21 Jul Council Fails to Request Needed Changes to City’s Coney Island Rezoning Plan
Local activist group Save Coney Island is disappointed by the failure of the City Council’s Land Use Committee today to make necessary revisions to the City’s flawed rezoning plan for Coney Island.
The City’s flawed plan will now proceed to the full City Council for a vote, without the needed revisions having been made to ensure Coney Island’s future as a world-class amusement destination.
Save Coney Island, the Municipal Art Society, The New York Times editorial board and Coney Island’s unofficial “mayor,” Dick Zigun of Coney Island USA, had all urged that the proposed open-air amusement park be expanded and that the four high-rise hotel towers currently proposed for the south side of Surf Avenue be removed. Coney Island’s Community Board 13 also requested that the high-rises be relocated.
Unfortunately, the Land Use Committee ignored these calls.
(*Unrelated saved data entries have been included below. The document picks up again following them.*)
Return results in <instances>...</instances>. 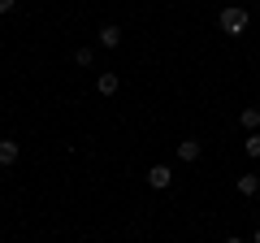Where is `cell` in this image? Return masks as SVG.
I'll list each match as a JSON object with an SVG mask.
<instances>
[{
  "label": "cell",
  "mask_w": 260,
  "mask_h": 243,
  "mask_svg": "<svg viewBox=\"0 0 260 243\" xmlns=\"http://www.w3.org/2000/svg\"><path fill=\"white\" fill-rule=\"evenodd\" d=\"M247 26H251V13L243 9V5H225V9L217 13V31H221V35H243Z\"/></svg>",
  "instance_id": "cell-1"
},
{
  "label": "cell",
  "mask_w": 260,
  "mask_h": 243,
  "mask_svg": "<svg viewBox=\"0 0 260 243\" xmlns=\"http://www.w3.org/2000/svg\"><path fill=\"white\" fill-rule=\"evenodd\" d=\"M169 183H174V169H169V165H152L148 169V187L152 191H165Z\"/></svg>",
  "instance_id": "cell-2"
},
{
  "label": "cell",
  "mask_w": 260,
  "mask_h": 243,
  "mask_svg": "<svg viewBox=\"0 0 260 243\" xmlns=\"http://www.w3.org/2000/svg\"><path fill=\"white\" fill-rule=\"evenodd\" d=\"M200 152H204V143H200V139H182V143H178V161H182V165H195Z\"/></svg>",
  "instance_id": "cell-3"
},
{
  "label": "cell",
  "mask_w": 260,
  "mask_h": 243,
  "mask_svg": "<svg viewBox=\"0 0 260 243\" xmlns=\"http://www.w3.org/2000/svg\"><path fill=\"white\" fill-rule=\"evenodd\" d=\"M95 44H100V48H117L121 44V26H113V22L100 26V31H95Z\"/></svg>",
  "instance_id": "cell-4"
},
{
  "label": "cell",
  "mask_w": 260,
  "mask_h": 243,
  "mask_svg": "<svg viewBox=\"0 0 260 243\" xmlns=\"http://www.w3.org/2000/svg\"><path fill=\"white\" fill-rule=\"evenodd\" d=\"M234 191H239V196H247V200H256V196H260V178H256V174H243L239 183H234Z\"/></svg>",
  "instance_id": "cell-5"
},
{
  "label": "cell",
  "mask_w": 260,
  "mask_h": 243,
  "mask_svg": "<svg viewBox=\"0 0 260 243\" xmlns=\"http://www.w3.org/2000/svg\"><path fill=\"white\" fill-rule=\"evenodd\" d=\"M18 157H22L18 139H0V165H18Z\"/></svg>",
  "instance_id": "cell-6"
},
{
  "label": "cell",
  "mask_w": 260,
  "mask_h": 243,
  "mask_svg": "<svg viewBox=\"0 0 260 243\" xmlns=\"http://www.w3.org/2000/svg\"><path fill=\"white\" fill-rule=\"evenodd\" d=\"M117 87H121V78H117V74H109V70L95 78V92H100V96H117Z\"/></svg>",
  "instance_id": "cell-7"
},
{
  "label": "cell",
  "mask_w": 260,
  "mask_h": 243,
  "mask_svg": "<svg viewBox=\"0 0 260 243\" xmlns=\"http://www.w3.org/2000/svg\"><path fill=\"white\" fill-rule=\"evenodd\" d=\"M239 122L247 126V135H251V131H260V109H256V104H247V109L239 113Z\"/></svg>",
  "instance_id": "cell-8"
},
{
  "label": "cell",
  "mask_w": 260,
  "mask_h": 243,
  "mask_svg": "<svg viewBox=\"0 0 260 243\" xmlns=\"http://www.w3.org/2000/svg\"><path fill=\"white\" fill-rule=\"evenodd\" d=\"M243 152H247V157H251V161H256V157H260V131H251V135H247V139H243Z\"/></svg>",
  "instance_id": "cell-9"
},
{
  "label": "cell",
  "mask_w": 260,
  "mask_h": 243,
  "mask_svg": "<svg viewBox=\"0 0 260 243\" xmlns=\"http://www.w3.org/2000/svg\"><path fill=\"white\" fill-rule=\"evenodd\" d=\"M74 61H78V66H91V61H95V48H74Z\"/></svg>",
  "instance_id": "cell-10"
},
{
  "label": "cell",
  "mask_w": 260,
  "mask_h": 243,
  "mask_svg": "<svg viewBox=\"0 0 260 243\" xmlns=\"http://www.w3.org/2000/svg\"><path fill=\"white\" fill-rule=\"evenodd\" d=\"M13 5H18V0H0V13H13Z\"/></svg>",
  "instance_id": "cell-11"
},
{
  "label": "cell",
  "mask_w": 260,
  "mask_h": 243,
  "mask_svg": "<svg viewBox=\"0 0 260 243\" xmlns=\"http://www.w3.org/2000/svg\"><path fill=\"white\" fill-rule=\"evenodd\" d=\"M225 243H247V239H239V234H230V239H225Z\"/></svg>",
  "instance_id": "cell-12"
},
{
  "label": "cell",
  "mask_w": 260,
  "mask_h": 243,
  "mask_svg": "<svg viewBox=\"0 0 260 243\" xmlns=\"http://www.w3.org/2000/svg\"><path fill=\"white\" fill-rule=\"evenodd\" d=\"M251 243H260V226H256V234H251Z\"/></svg>",
  "instance_id": "cell-13"
}]
</instances>
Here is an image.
Save Coney Island is heartened, however, by suggestions made by Council members that the issues we have raised will be addressed by the City before they council renders a final vote on the plan. Should the City succeed in its negotiations to purchase Thor Equities’ land in Coney Island, it will gain greater control over how that land is eventually used. The City must expand the size of its proposed amusement park, work to keep high-rises out of the core amusement area and protect the historic buildings that line the south side of Surf Avenue.
“The City Council’s Land Use Committee unfortunately failed to back the zoning revisions needed to prevent the destruction of Coney Island as a world-class amusement destination,” said Save Coney Island spokesman Juan Rivero. “There were, however, suggestions that these issues would be addressed before the full City Council’s final vote on the plan. We hope that the council’s final approval of the plan will be made contingent upon the Bloomberg administration offering concrete assurances that will guarantee the future of Coney Island’s famed amusement district.”
Save Coney Island would like to thank Council member Tony Avella, chair of the council’s Zoning & Franchises Committee, for putting forward a proposal urging the City to expand acreage for amusements and remove the high-rises proposed for the south side of Surf Avenue. These proposals were based upon the recommendations of the Municipal Art Society, which were endorsed by The New York Times. Unfortunately, the zoning committee rejected these proposals.